A Amazon tem vindo, há vários anos, a construir esta posição através do Prime Video Channels. O modelo permite aos utilizadores contratar serviços de streaming adicionais a partir do Prime Video e consumi-los sem terem de abandonar a aplicação. A estratégia atingiu uma escala considerável. Segundo a Antenna, em junho, a Amazon contava com pelo menos 49 milhões de subscrições de serviços de terceiros contratadas através do Prime Video. A empresa tornou-se, assim, uma espécie de operador de distribuição digital para uma parte crescente do mercado de streaming. A vantagem para o consumidor é evidente: em vez de gerir diferentes aplicações, palavras-passe, sistemas de pagamento e interfaces, pode concentrar uma parte significativa dos seus serviços num único ambiente. Para a Amazon, o benefício vai muito além da conveniência. Cada subscrição adicional torna o Prime Video num destino mais relevante dentro da televisão e aumenta a frequência com que o utilizador interage com o ecossistema da empresa. Além disso, a Amazon obtém uma posição privilegiada na relação comercial com o consumidor. Embora o conteúdo continue a pertencer a outra empresa, a contratação, o pagamento e uma parte significativa da experiência passam pelo Prime Video.
As plataformas de terceiros ganham peso
O modelo está a deixar de ser uma estratégia exclusiva da Amazon. Segundo a Antenna, as subscrições contratadas através de plataformas como Amazon, Roku ou YouTube cresceram aproximadamente 60% nos últimos três anos e representam já cerca de um terço das novas subscrições.

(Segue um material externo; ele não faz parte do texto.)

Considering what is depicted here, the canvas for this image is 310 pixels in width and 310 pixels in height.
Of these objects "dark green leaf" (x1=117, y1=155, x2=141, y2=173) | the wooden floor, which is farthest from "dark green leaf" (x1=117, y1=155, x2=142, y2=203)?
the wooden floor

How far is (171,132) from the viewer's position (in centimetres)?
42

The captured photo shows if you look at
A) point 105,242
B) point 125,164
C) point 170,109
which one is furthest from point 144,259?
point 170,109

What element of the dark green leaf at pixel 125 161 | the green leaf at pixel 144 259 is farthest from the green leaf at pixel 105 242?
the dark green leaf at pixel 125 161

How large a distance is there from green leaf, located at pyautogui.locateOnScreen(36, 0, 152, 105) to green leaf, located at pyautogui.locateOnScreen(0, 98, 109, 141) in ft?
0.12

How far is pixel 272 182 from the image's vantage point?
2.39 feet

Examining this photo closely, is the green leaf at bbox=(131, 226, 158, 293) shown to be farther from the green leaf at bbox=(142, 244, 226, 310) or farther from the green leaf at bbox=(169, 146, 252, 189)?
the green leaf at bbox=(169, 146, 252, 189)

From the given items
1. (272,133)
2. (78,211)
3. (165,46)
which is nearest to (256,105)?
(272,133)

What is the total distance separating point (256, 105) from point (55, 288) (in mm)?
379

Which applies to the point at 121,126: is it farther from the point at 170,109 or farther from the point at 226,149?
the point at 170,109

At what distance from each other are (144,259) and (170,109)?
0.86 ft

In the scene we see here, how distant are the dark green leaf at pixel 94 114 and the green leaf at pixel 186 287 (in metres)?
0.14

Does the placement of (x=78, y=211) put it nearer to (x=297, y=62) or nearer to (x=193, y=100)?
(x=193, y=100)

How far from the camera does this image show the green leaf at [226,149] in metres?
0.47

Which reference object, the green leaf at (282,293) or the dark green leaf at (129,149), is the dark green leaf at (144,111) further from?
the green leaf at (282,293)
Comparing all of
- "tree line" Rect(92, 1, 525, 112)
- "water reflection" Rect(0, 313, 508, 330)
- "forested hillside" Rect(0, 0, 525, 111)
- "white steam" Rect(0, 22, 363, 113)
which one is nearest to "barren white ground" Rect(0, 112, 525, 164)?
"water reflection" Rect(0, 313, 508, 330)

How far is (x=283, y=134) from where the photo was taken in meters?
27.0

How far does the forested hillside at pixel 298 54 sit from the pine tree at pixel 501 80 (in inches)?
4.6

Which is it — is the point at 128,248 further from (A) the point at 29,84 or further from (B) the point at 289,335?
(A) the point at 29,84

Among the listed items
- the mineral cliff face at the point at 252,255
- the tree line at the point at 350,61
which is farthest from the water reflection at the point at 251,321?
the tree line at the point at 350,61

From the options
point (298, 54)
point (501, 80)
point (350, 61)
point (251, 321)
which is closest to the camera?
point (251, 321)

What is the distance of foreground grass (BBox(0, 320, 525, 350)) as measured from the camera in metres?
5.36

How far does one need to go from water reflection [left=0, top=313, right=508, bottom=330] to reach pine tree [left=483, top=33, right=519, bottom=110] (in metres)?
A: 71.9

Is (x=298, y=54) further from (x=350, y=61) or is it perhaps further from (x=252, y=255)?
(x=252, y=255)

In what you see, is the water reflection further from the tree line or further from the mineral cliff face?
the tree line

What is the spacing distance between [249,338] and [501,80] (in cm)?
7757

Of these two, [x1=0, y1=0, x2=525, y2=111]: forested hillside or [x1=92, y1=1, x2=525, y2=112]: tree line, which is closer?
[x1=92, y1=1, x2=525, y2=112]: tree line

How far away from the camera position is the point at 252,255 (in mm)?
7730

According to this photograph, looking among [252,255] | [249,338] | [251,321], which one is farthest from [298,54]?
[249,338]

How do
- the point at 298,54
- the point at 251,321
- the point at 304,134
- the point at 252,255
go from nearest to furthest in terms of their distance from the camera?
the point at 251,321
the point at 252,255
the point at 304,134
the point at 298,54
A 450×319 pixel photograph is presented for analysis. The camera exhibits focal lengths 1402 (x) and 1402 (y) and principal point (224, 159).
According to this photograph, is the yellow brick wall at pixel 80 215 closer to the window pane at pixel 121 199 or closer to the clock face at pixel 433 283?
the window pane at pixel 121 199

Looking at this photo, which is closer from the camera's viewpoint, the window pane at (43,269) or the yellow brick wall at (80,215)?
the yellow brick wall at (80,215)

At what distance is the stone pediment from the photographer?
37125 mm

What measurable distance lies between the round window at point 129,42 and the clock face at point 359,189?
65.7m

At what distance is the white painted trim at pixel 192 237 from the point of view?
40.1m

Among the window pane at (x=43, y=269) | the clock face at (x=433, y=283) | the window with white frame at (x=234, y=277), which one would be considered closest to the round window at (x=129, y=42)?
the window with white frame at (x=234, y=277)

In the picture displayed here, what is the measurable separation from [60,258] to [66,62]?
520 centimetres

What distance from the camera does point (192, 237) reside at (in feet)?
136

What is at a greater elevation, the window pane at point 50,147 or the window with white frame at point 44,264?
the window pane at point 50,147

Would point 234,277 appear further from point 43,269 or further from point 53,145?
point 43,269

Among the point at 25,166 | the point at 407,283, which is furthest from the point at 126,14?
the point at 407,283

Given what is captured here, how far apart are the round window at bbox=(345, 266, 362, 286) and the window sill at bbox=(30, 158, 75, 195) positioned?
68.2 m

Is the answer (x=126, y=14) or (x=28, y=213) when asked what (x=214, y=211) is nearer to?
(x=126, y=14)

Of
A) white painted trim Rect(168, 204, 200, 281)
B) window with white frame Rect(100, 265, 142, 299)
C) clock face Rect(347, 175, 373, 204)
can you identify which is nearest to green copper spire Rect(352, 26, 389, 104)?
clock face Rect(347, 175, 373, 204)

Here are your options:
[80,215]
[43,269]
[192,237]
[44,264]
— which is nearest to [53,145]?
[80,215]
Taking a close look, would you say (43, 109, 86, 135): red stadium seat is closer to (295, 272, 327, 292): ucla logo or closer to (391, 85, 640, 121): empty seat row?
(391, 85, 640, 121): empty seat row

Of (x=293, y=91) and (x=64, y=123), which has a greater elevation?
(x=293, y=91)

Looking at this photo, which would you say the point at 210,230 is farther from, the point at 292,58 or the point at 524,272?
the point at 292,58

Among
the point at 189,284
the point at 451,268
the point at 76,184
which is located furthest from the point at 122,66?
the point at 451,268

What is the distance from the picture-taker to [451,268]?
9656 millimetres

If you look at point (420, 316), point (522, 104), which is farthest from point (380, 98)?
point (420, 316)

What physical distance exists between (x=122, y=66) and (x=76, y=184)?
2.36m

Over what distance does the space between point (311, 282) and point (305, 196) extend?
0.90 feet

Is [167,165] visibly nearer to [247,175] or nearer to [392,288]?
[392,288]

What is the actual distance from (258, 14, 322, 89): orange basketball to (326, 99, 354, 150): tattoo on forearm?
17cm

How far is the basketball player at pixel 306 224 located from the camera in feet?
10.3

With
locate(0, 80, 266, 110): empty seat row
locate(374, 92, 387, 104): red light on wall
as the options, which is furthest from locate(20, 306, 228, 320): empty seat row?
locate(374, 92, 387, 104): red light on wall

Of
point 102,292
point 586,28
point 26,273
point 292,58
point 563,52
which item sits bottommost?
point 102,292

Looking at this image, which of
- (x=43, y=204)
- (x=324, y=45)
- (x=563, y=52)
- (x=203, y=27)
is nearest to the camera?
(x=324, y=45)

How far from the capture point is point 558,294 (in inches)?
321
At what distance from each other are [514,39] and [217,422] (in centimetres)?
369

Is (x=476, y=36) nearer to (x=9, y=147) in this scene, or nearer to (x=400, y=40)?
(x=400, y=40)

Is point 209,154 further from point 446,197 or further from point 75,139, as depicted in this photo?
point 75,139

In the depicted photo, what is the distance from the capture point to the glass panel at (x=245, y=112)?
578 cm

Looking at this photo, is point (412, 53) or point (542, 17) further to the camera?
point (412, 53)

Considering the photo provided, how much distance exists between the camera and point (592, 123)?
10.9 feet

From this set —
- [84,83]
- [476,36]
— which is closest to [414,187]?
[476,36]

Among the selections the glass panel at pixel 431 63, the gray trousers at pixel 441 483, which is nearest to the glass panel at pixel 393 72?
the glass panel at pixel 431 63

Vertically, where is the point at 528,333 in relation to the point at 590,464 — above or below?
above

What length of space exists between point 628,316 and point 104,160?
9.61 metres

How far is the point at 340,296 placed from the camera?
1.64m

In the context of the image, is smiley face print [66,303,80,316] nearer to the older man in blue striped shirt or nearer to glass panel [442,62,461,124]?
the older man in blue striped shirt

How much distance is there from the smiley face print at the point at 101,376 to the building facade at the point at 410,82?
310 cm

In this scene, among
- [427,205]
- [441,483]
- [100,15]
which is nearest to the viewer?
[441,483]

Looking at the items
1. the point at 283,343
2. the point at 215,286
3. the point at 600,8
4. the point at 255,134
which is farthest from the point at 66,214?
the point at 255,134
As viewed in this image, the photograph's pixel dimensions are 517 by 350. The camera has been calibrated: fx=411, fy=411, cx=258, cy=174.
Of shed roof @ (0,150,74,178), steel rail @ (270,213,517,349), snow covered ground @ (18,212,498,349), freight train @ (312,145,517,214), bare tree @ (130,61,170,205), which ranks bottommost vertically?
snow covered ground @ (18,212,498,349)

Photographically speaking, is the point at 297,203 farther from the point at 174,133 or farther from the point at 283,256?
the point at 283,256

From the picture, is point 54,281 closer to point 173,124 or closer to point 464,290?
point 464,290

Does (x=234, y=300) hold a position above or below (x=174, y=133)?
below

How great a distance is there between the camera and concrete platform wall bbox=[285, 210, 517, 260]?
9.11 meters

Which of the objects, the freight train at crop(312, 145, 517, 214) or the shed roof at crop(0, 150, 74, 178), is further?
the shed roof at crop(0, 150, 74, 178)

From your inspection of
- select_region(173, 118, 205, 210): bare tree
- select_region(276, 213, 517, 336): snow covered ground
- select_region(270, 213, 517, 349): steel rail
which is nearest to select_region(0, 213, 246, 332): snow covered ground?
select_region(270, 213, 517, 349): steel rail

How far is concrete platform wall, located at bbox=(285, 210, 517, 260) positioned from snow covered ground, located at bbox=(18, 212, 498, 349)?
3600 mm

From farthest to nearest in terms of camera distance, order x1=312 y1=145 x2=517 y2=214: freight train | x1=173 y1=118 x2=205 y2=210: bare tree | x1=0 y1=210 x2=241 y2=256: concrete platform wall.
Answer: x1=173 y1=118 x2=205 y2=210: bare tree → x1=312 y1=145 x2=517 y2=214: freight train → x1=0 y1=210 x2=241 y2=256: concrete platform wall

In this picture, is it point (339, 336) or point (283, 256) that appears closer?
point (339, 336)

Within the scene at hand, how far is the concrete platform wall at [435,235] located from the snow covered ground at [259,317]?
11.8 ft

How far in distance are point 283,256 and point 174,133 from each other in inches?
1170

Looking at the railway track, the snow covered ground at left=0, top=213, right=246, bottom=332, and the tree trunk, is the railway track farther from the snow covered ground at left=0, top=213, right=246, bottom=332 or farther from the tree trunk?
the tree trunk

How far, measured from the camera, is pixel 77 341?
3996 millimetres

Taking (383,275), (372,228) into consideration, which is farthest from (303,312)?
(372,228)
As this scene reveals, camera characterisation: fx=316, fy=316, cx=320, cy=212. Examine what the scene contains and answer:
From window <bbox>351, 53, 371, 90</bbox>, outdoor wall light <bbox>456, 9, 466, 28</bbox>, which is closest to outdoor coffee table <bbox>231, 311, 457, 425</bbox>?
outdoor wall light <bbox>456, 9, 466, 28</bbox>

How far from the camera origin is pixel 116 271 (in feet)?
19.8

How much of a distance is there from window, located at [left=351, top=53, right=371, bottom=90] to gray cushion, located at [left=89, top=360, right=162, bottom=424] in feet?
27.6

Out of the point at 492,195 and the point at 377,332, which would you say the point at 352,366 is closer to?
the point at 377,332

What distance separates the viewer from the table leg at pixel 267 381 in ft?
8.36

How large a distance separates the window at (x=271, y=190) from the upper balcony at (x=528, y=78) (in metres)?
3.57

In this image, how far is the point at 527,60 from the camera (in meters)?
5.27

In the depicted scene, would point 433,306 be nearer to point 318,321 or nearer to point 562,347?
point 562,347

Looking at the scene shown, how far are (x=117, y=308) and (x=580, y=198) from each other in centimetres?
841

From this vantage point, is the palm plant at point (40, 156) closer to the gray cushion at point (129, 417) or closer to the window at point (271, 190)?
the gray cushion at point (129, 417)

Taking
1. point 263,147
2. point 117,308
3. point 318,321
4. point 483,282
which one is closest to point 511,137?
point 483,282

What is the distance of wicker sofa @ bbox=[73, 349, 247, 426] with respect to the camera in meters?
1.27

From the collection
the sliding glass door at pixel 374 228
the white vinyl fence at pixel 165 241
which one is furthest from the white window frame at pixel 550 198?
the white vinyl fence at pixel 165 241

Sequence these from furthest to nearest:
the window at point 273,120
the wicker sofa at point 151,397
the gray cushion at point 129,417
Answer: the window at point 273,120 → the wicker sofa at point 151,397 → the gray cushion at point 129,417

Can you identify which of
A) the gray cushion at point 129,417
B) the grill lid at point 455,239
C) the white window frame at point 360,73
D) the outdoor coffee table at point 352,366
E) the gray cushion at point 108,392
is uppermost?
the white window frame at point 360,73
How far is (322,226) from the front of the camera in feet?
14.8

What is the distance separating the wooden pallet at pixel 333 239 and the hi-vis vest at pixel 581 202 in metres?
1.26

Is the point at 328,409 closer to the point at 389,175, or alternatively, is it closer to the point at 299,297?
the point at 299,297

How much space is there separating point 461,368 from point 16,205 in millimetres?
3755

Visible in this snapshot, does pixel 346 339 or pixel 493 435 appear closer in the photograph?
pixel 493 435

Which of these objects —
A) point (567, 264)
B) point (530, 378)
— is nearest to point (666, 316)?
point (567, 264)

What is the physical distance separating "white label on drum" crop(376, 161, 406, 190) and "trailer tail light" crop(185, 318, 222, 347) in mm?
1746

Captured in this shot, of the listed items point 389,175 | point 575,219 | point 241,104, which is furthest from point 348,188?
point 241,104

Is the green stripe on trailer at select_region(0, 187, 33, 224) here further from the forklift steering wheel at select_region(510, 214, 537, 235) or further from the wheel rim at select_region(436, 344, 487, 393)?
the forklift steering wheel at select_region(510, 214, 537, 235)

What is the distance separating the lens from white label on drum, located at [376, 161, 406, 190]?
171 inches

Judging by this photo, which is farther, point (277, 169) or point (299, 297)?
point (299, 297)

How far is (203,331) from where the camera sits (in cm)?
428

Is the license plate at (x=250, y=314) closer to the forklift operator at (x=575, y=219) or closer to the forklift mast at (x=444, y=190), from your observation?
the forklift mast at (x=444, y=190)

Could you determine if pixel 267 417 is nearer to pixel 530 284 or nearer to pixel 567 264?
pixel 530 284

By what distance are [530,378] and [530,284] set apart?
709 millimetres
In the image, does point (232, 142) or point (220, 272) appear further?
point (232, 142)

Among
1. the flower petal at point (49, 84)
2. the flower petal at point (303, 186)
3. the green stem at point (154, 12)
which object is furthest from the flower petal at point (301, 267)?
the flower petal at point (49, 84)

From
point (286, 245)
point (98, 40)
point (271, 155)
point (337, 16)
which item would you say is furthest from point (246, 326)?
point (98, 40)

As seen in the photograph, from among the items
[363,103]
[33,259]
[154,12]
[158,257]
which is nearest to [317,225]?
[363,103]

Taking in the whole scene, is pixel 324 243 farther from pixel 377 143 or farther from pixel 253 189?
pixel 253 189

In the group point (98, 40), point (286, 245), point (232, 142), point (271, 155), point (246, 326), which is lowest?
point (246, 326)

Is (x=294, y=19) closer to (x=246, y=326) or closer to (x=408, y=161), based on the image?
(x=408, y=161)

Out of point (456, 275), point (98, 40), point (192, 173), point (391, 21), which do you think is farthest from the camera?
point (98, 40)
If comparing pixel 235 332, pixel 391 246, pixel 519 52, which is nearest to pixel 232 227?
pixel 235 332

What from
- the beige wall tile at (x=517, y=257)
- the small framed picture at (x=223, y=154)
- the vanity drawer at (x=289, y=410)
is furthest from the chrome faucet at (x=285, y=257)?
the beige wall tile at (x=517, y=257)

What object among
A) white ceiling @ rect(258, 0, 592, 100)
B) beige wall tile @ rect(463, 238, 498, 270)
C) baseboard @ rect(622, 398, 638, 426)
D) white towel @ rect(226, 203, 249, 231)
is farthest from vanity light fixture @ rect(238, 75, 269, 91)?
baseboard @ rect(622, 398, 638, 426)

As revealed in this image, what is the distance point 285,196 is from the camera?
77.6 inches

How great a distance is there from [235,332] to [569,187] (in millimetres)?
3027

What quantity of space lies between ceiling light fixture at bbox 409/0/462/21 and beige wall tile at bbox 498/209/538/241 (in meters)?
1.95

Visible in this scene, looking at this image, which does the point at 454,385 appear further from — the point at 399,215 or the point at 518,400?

A Roku está a reforçar esta estratégia através do seu negócio de Channels. A empresa permite contratar diferentes serviços diretamente a partir da sua interface e aumentou o número de novas subscrições vendidas através desta via. O crescimento destes intermediários revela um paradoxo do mercado. A proliferação de serviços de streaming pretendia inicialmente oferecer aos consumidores mais liberdade e concorrência, mas acabou por criar um ecossistema fragmentado, no qual encontrar e gerir conteúdos se tornou uma tarefa cada vez mais complexa. A agregação surge, assim, como uma resposta a essa fragmentação. Em vez de o utilizador ter de se lembrar em que plataforma está disponível cada série, as grandes interfaces querem tornar-se uma camada superior capaz de organizar todo o universo do entretenimento. O YouTube é um dos players que está a acelerar mais intensamente esta estratégia. A empresa já permite contratar diferentes serviços através dos Primetime Channels, incluindo HBO Max, Paramount+ e Fox One. Mas a sua estratégia vai mais longe. O YouTube alcançou um acordo de cinco anos com a NBCUniversal para integrar o Peacock no YouTube Premium. A partir do início de 2027, os subscritores do YouTube Premium terão acesso ao Peacock como parte da sua subscrição, sem pagarem uma mensalidade adicional por esse acesso, de acordo com os termos anunciados. O movimento representa uma expansão significativa da proposta de valor do YouTube Premium. O serviço, que custa 15,99 dólares por mês nos Estados Unidos, estava tradicionalmente orientado para utilizadores intensivos do YouTube, com vantagens como a eliminação de publicidade e funcionalidades adicionais, sobretudo relacionadas com o consumo de música. Com o Peacock, a proposta aproxima-se de um pacote geral de entretenimento.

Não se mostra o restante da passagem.